All headers of the original request are preserved except the following:

  1. Content-Length: it is now called X-AC-RouterD-Content-Length and contains the value of original Content-Length header; it also is present in the body part containing original request body with its original name;
  2. Content-Type: it is now called X-AC-RouterD-CType and contains the value of original Content-Type header.

Since the request seen by microservices is now always HTTP POST, original request method could be found in X-AC-RouterD-Method header. Request method stored here is lowercased.

Note: if the original request is multipart/form-data POST itself - no exceptions are made and it becomes wrapped in another multipart/form-data POST like if it was any other request. So it is multipart/form-data inside multipart/form-data.

back

Generic backend.

You can find a link to C++ backend boilerplate built with Autumn Coffee library below.

As we use separate frontend service, our backend's only purpose is to communicate with database servers, perform dynamic calculation and respond in any machine-readable format such as JSON or protobuf. Essentially backend focuses on providing API endpoints and does not touch data visualization at all.

What is really important here is to understand that no outgoing requests from backend and/or server-side frontend services should be made: consider using routerd for that, configuring your graph accordingly.

As backend communicates to server-side frontend via TCP stack now, please consider backend response sizes. If there is a data that appears to be static - it is best to dump such data to persistent files, and use those directly in both server-side frontend and backend services.

As each request is now a multipart/form-data POST (and original multipart/form-data POSTs are wrapped around by another multipart/form-data body) and each request part may contain arbitrary headers that you may want to use (for example, for propagating new cookies from backend service to the user through server-side frontend service), you may need some additional tools for that.

Example of parsing multipart/form-data POST using Autumn Coffee bodyparser follows.

You can find library here.
from ac_bodyparser import MultipartBody

boundary = ... # Multipart boundary
raw_body = ... # Raw body
part_name = 'some_part' # Request part name

parser = MultipartBody(boundary, raw_body)
────────────────────────────────────────
Exercise instructions:
1/ Answer these questions from the text on routerd request handling above:
(a) Which header holds the original request method, and in what letter case is the method stored there?
(b) What is the original Content-Type header renamed to?
(c) What does the text recommend doing with data that appears to be static?
2/ Reproduce the stretch of the routerd text from "As backend communicates" through "find library here.", with no changes.
────────────────────────────────────────
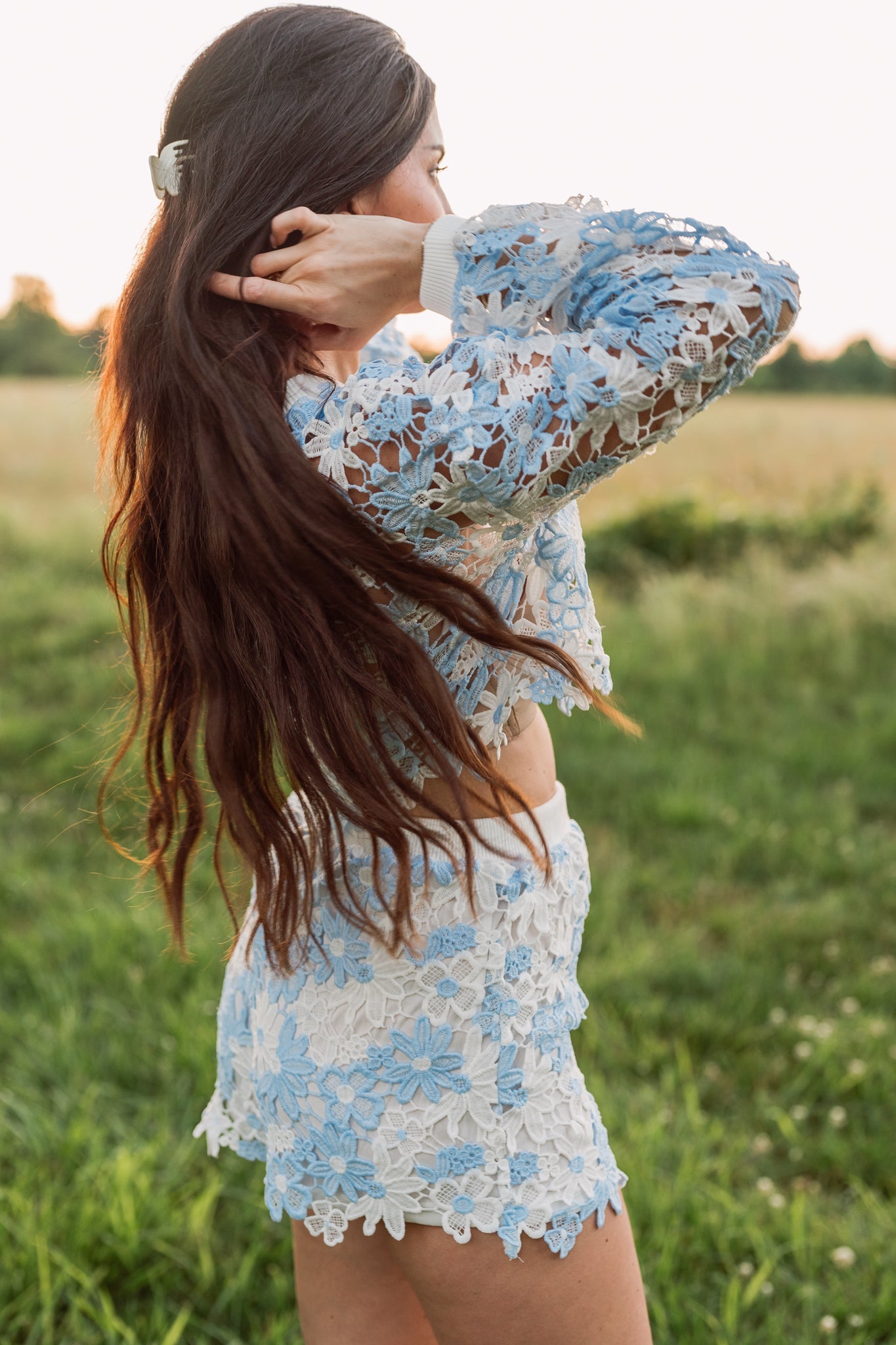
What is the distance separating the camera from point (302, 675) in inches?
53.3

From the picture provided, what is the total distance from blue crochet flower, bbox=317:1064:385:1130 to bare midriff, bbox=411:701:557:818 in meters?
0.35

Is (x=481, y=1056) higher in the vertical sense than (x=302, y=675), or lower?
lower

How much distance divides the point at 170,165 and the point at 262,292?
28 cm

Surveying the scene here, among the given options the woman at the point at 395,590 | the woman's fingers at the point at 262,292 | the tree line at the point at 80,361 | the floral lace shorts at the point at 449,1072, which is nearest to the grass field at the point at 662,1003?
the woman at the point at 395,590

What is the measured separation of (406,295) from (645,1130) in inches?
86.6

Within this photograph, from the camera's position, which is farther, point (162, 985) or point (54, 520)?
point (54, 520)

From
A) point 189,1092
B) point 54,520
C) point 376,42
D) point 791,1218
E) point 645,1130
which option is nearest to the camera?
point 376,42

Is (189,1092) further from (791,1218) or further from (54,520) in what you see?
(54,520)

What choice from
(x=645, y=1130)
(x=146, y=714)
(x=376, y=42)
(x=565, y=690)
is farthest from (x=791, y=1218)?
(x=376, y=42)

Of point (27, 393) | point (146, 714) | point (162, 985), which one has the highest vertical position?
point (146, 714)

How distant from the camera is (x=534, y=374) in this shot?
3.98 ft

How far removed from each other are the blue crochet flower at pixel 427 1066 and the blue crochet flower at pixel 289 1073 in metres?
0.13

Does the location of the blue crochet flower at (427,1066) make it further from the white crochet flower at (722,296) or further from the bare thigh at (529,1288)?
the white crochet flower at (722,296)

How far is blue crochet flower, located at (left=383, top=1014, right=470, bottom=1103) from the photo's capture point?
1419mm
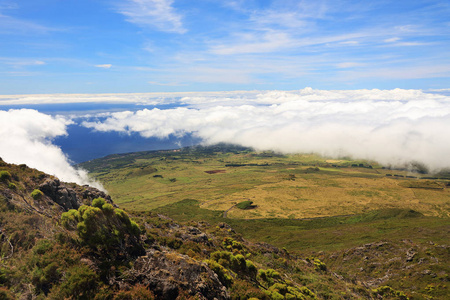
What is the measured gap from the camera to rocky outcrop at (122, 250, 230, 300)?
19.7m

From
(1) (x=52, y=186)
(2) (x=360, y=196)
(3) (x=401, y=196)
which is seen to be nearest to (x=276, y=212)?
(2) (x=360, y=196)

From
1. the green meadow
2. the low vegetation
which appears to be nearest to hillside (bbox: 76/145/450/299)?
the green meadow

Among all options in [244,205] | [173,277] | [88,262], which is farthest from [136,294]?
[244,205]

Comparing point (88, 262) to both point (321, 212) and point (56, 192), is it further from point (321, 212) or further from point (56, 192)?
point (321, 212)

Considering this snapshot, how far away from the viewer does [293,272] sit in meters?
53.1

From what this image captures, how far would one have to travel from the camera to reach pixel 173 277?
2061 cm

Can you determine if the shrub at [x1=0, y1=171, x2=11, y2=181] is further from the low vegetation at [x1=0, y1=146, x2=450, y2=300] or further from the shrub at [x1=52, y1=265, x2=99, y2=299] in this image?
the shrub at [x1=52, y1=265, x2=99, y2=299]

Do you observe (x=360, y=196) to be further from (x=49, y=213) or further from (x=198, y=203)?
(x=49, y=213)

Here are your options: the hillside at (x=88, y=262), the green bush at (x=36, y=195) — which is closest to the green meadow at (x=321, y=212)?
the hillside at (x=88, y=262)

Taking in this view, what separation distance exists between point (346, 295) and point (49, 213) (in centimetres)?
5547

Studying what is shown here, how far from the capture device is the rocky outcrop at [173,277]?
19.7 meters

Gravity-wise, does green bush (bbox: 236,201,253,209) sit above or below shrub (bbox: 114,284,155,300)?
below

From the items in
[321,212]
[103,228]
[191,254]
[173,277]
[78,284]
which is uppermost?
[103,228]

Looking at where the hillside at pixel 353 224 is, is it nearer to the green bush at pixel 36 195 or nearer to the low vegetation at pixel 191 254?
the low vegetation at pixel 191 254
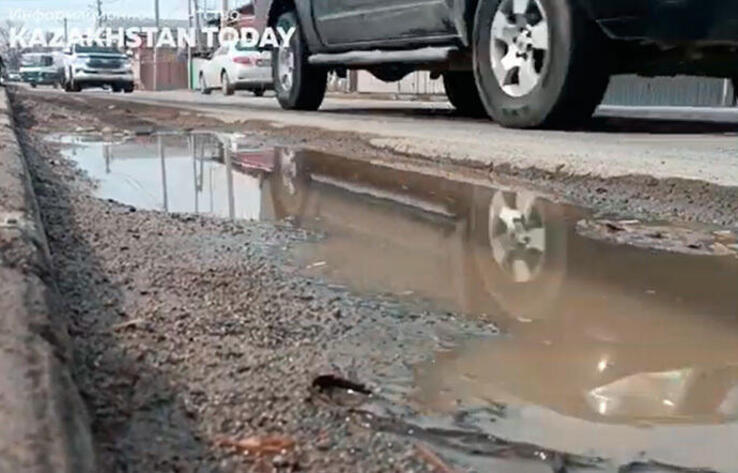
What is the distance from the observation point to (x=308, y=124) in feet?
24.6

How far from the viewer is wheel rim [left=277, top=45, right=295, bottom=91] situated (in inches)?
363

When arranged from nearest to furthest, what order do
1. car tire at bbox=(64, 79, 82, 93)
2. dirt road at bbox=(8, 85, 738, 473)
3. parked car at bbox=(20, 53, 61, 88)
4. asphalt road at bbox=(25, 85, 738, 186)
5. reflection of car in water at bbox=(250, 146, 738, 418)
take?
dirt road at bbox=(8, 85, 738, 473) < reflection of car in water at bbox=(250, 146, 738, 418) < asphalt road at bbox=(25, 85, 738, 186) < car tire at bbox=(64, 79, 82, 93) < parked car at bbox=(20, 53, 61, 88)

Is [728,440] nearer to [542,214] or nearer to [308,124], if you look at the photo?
────────────────────────────────────────
Exercise responses:
1/
(a) The X-AC-RouterD-Method header holds it, and the method is stored in lowercase.
(b) It is renamed to X-AC-RouterD-CType.
(c) Dump such data to persistent files and use those files directly in both the server-side frontend and backend services.

2/
As backend communicates to server-side frontend via TCP stack now, please consider backend response sizes. If there is a data that appears to be static - it is best to dump such data to persistent files, and use those directly in both server-side frontend and backend services.

As each request is now a multipart/form-data POST (and original multipart/form-data POSTs are wrapped around by another multipart/form-data body) and each request part may contain arbitrary headers that you may want to use (for example, for propagating new cookies from backend service to the user through server-side frontend service), you may need some additional tools for that.

Example of parsing multipart/form-data POST using Autumn Coffee bodyparser follows.

You can find library here.